GOALS –
1. Duplicate the stretch of the Ananova article from "Ananova's website provides" through "go on strike.", word for word.
2. Using the Ananova article, answer these:
(a) Which organization produces Ananova?
(b) How old is Ananova said to be?
(c) What color is her hair?
3. In the Ananova article, find every named person or character that Ananova is compared with.

SOURCE TEXT –
SINGLE WHITE FEMALE:
Ananova Gives Technology a Human Face

She looks right at you. She blinks her eyes. She smiles, or frowns, or shakes her head. She reads the news. Her lips move as she talks. She's Ananova, "your personal information assistant."

Ananova is a real-time animated talking head on the World Wide Web. She is advertised as the world's first virtual newscaster. If you go to her website, she will read you the latest headlines. Her mission is to give a "human face" to the news. Ananova is a product of the Press Association, the biggest private news provider in the UK. Her makers have gone to great trouble to provide her with an attractive physical appearance, and a cute, perky personality. Ananova's face is somewhat doll-like, but with a postmodern-cool demeanor that makes her hipper and more up-to-date than Barbie. She is white, with big eyes, high cheekbones, a thin nose, and short green hair that comes down in a cowlick over her forehead. At first, Ananova was described as a cross between Posh Spice and Kylie Minogue. But viewers are encouraged to send in photos of other people they think look like her. I myself find that she bears a striking resemblance to Leslie Miller, the hip 'n' funky news anchor for the Fox affiliate in my home city of Seattle. And indeed, Ananova is bland enough-which is to say, "pretty" in a conventional enough way, and with far less facial detail than an actual flesh-and-blood woman-that she can attract numerous comparisons.

Ananova's website provides an extensive back story, in order to give her "a full-rounded personality." Ananova is 5'8", and 28 years old. She's a fan of Oasis and The Simpsons. She's a "logical creature," all digital code, but she still shows interest in the strange, illogical foibles of flesh-and-blood human behavior. She claims to be "bemused" by the way she's become a Web celebrity. She gets mad if you compare her to Lara Croft. Most important, though, she's on the job 24/7, researching and reporting the news. Like the audioanimatronic robots at Disneyland, she never takes a coffee break or threatens to go on strike.

Ananova just went online this past April, and for the moment her range is rather limited. Her voice, optimistically described as having a "transatlantic" accent, instead sounds characterless, robotic. The animation of her face is merely adequate. And she is only accessible from a single website. But improvements are promised soon. Ananova will eventually be able to make appropriate facial expressions, depending on the tenor of the stories she is reading. She will appear, not just in a web browser, but also on mobile phones, PDAs, and other portable devices. And users will be able to "personalize" the content that she offers, as well as certain aspects of her appearance (but apparently not her skin color, or her svelte figure). Imagine: in a couple of years, I'll be able to call up Ananova on my pocket wireless device, ask her for the evening's movie schedules, and have her read them to me, wearing bondage gear, from a virtual newsroom that looks just like the main deck of the starship Enterprise.

INFORMATION SHOWN –
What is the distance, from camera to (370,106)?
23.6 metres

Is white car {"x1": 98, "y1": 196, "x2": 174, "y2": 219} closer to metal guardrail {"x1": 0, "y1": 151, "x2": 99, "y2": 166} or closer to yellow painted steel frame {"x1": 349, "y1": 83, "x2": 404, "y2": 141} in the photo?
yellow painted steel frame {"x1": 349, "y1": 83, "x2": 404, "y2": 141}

RESULTS FOR EACH TASK –
1.
Ananova's website provides an extensive back story, in order to give her "a full-rounded personality." Ananova is 5'8", and 28 years old. She's a fan of Oasis and The Simpsons. She's a "logical creature," all digital code, but she still shows interest in the strange, illogical foibles of flesh-and-blood human behavior. She claims to be "bemused" by the way she's become a Web celebrity. She gets mad if you compare her to Lara Croft. Most important, though, she's on the job 24/7, researching and reporting the news. Like the audioanimatronic robots at Disneyland, she never takes a coffee break or threatens to go on strike.

2.
(a) The Press Association
(b) 28 years old
(c) Green

3.
Barbie
Posh Spice
Kylie Minogue
Leslie Miller
Lara Croft